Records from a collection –
* * * * * * * * *

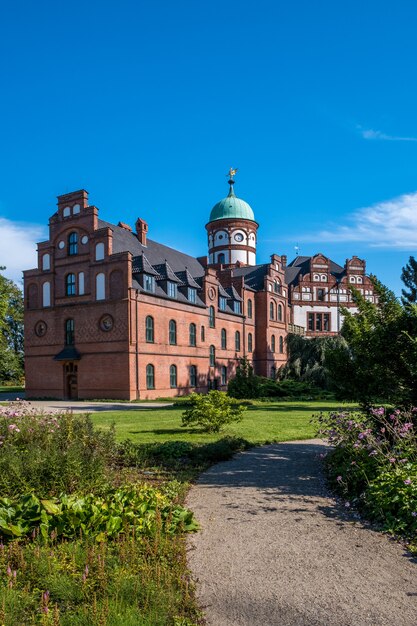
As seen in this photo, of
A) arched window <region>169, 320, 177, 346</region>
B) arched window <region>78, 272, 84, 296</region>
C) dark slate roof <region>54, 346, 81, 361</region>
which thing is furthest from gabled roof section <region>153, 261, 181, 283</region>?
dark slate roof <region>54, 346, 81, 361</region>

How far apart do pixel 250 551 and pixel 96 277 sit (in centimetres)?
2940

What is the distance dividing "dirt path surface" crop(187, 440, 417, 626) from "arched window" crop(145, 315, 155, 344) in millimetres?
25531

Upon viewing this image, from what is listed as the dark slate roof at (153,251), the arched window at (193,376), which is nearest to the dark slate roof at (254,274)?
the dark slate roof at (153,251)

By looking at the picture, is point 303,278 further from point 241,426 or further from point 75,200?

* * * * * * * * *

Task directions – Turn the lines of these entries into a numbered list, skipping the blank lines and omitting the pictures.

Reply to the task –
1. As seen in this photo, of
2. A) arched window <region>169, 320, 177, 346</region>
3. B) arched window <region>78, 272, 84, 296</region>
4. C) dark slate roof <region>54, 346, 81, 361</region>
5. which thing is furthest from gabled roof section <region>153, 261, 181, 283</region>?
6. dark slate roof <region>54, 346, 81, 361</region>
7. How far apart do pixel 250 551 and pixel 96 277 sit (in centimetres)?
8. 2940
9. What is the distance dividing "dirt path surface" crop(187, 440, 417, 626) from "arched window" crop(145, 315, 155, 344) in millimetres?
10. 25531
11. Upon viewing this image, from what is listed as the dark slate roof at (153,251), the arched window at (193,376), which is nearest to the dark slate roof at (254,274)?
12. the dark slate roof at (153,251)
13. By looking at the picture, is point 303,278 further from point 241,426 or further from point 75,200?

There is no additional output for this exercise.